Tasks to carry out:
1. In this player profile, the 2018 spell at FC Zenit-2 Saint Petersburg falls inside his 2016–2018 years at FC Krylia Sovetov Samara. In one to three sentences, explain why the two spells can overlap.
2. From the player profile, copy word for word the part that opens with the words containing "Youth career" and closes with "Petersburg / 87 / (9)".

Supplied passage:
Personal information
- Full name: Vyacheslav Sergeyevich Zinkov
- Date of birth: 26 May 1993 (age 33)
- Place of birth: Petrozavodsk, Russia
- Height: 1.87 m (6 ft 2 in)
- Positions: Midfielder; defender;

Team information
- Current team: FC Khimik Dzerzhinsk
- Number: 8

Youth career
- DYuSSh Smena-Zenit

Senior career*
- Years: Team / Apps / (Gls)
- 2011–2016: FC Zenit Saint Petersburg / 1 / (0)
- 2013–2016: FC Zenit-2 Saint Petersburg / 87 / (9)
- 2016–2018: FC Krylia Sovetov Samara / 26 / (0)
- 2018: → FC Zenit-2 Saint Petersburg (loan) / 11 / (0)
- 2019: FC Veles Moscow / 5 / (1)

Data section:
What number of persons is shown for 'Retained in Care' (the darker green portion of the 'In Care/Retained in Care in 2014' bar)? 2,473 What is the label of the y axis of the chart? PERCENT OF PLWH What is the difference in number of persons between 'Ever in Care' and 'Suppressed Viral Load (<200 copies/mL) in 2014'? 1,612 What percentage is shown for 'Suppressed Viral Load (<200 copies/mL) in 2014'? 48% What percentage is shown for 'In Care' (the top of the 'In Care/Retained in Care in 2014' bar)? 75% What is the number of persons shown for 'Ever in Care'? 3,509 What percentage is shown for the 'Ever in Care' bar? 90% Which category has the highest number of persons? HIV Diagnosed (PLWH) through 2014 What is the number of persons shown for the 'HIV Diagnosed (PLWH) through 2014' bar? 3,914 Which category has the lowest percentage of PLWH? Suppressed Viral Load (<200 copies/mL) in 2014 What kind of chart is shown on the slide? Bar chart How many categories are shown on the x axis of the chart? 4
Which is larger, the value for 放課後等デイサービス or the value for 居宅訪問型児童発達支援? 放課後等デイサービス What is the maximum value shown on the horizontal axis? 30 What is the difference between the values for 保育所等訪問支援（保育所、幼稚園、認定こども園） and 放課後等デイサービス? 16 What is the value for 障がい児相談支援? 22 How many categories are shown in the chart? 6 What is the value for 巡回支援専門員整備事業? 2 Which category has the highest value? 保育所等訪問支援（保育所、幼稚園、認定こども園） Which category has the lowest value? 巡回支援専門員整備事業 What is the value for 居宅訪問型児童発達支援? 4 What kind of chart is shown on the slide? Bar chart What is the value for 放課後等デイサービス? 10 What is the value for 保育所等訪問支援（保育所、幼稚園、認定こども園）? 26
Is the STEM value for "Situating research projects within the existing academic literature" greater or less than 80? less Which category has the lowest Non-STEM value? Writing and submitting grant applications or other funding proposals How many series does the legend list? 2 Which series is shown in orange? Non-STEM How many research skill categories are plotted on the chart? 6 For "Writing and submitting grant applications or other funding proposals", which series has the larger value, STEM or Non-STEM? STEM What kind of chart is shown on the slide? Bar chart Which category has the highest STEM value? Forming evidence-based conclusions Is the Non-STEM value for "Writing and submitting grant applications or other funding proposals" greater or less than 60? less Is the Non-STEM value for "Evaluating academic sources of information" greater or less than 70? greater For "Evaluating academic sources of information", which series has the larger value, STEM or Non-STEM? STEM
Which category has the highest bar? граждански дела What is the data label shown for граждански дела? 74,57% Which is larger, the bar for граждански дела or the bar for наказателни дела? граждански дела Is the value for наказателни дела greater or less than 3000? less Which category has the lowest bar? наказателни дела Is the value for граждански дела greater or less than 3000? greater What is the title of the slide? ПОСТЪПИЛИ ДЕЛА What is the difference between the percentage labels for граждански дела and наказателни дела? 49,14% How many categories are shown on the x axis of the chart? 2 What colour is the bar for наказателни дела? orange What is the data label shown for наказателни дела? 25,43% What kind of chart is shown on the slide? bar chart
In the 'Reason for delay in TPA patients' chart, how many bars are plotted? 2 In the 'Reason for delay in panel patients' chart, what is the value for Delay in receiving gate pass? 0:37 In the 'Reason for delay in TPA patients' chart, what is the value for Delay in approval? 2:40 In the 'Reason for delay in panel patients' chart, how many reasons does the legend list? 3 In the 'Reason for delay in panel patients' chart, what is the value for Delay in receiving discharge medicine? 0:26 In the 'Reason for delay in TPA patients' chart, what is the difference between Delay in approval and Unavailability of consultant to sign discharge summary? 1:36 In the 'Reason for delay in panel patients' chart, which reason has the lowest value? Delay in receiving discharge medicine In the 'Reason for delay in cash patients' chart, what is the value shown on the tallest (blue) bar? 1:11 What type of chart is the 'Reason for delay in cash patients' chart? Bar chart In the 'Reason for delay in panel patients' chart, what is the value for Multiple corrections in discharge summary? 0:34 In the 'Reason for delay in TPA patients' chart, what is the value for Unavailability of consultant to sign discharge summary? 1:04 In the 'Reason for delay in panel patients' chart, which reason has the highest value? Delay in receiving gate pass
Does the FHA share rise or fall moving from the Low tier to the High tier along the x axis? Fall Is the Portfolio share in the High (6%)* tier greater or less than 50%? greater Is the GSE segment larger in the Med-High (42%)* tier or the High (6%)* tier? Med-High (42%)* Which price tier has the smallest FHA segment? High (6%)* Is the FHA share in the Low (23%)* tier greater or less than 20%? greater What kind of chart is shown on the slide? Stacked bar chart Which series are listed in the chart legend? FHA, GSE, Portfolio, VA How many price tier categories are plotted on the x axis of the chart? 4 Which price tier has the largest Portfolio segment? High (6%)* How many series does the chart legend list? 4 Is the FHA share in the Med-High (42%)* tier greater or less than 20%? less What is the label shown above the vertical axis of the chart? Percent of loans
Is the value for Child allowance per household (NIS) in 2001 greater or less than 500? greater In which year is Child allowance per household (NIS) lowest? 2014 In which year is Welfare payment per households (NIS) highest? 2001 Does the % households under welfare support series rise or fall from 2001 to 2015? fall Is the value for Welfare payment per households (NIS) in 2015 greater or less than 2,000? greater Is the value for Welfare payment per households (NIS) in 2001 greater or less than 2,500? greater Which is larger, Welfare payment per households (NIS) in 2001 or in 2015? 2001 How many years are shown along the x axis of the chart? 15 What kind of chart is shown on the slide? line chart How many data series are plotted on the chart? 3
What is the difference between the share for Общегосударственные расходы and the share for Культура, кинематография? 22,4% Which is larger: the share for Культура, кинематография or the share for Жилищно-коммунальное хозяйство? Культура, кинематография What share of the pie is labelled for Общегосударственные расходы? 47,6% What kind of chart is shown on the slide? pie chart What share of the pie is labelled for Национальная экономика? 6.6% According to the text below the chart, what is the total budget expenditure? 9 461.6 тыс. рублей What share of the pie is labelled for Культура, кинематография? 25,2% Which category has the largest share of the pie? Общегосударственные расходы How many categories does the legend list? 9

Response list:
1. The 2018 FC Zenit-2 Saint Petersburg spell is marked with an arrow and labeled "(loan)". That shows he went there on loan during his FC Krylia Sovetov Samara years, so the two spells overlap.

2.
Youth career
- DYuSSh Smena-Zenit

Senior career*
- Years: Team / Apps / (Gls)
- 2011–2016: FC Zenit Saint Petersburg / 1 / (0)
- 2013–2016: FC Zenit-2 Saint Petersburg / 87 / (9)